Provided data —
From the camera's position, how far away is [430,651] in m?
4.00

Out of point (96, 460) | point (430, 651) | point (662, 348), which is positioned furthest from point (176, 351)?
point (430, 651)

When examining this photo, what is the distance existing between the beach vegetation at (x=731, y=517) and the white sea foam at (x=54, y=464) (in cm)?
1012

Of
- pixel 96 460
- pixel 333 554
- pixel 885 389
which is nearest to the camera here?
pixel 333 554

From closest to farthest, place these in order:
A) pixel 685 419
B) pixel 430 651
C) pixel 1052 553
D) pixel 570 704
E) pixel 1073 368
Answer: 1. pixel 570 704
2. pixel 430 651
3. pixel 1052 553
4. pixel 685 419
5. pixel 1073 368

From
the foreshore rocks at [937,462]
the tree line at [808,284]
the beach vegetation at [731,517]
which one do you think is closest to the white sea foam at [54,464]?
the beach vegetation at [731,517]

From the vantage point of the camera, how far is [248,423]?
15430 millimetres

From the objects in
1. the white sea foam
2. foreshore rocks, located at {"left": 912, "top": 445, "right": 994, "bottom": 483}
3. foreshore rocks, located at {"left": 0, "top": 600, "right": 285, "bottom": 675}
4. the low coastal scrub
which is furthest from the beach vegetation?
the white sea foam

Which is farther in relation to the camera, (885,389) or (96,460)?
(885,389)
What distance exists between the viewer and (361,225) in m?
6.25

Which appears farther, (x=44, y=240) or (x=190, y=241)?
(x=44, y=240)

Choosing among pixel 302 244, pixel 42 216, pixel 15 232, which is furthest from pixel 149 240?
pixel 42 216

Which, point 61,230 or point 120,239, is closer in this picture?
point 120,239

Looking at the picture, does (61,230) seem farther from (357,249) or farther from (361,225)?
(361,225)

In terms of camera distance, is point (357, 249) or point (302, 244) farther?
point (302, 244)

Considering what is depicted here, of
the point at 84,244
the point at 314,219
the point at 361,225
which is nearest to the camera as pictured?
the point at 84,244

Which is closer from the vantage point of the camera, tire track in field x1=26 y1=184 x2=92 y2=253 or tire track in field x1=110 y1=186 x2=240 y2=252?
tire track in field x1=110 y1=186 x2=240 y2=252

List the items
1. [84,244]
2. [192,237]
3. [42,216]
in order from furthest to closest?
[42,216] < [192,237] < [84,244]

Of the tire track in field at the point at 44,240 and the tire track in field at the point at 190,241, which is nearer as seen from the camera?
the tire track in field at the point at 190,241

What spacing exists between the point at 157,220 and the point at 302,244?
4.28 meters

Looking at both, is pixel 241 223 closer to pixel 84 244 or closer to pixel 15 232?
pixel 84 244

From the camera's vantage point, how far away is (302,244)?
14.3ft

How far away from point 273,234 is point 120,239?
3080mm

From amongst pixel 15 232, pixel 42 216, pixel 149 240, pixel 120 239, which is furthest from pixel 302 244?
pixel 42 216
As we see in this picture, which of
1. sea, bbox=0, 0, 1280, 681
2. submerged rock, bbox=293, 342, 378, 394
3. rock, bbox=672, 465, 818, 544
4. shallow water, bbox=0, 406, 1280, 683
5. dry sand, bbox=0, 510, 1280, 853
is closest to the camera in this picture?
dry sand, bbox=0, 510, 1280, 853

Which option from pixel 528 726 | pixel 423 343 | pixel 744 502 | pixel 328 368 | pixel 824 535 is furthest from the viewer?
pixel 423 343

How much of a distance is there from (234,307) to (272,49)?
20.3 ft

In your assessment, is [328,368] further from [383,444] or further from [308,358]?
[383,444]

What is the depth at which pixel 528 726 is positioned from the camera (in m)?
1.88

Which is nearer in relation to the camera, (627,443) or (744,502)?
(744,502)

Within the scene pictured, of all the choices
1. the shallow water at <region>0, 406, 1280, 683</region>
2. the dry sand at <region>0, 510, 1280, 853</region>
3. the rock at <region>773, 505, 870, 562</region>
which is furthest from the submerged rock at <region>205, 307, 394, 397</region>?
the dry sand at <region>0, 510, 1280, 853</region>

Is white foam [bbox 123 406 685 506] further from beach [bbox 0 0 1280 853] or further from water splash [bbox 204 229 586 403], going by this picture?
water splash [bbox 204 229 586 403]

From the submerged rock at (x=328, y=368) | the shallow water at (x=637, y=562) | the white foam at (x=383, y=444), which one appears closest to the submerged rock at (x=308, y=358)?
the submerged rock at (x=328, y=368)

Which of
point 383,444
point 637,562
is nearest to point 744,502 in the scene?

Directions — Pick out every line of the entries above that contains the word "between", treating uppercase and lowercase as different.

Solution for this problem —
When examining this photo, what is the distance existing between the beach vegetation at (x=731, y=517) and the white sea foam at (x=54, y=464) (in cm)?
What distance exists between the viewer and (361,225) in m?
What spacing exists between the point at 157,220 and the point at 302,244?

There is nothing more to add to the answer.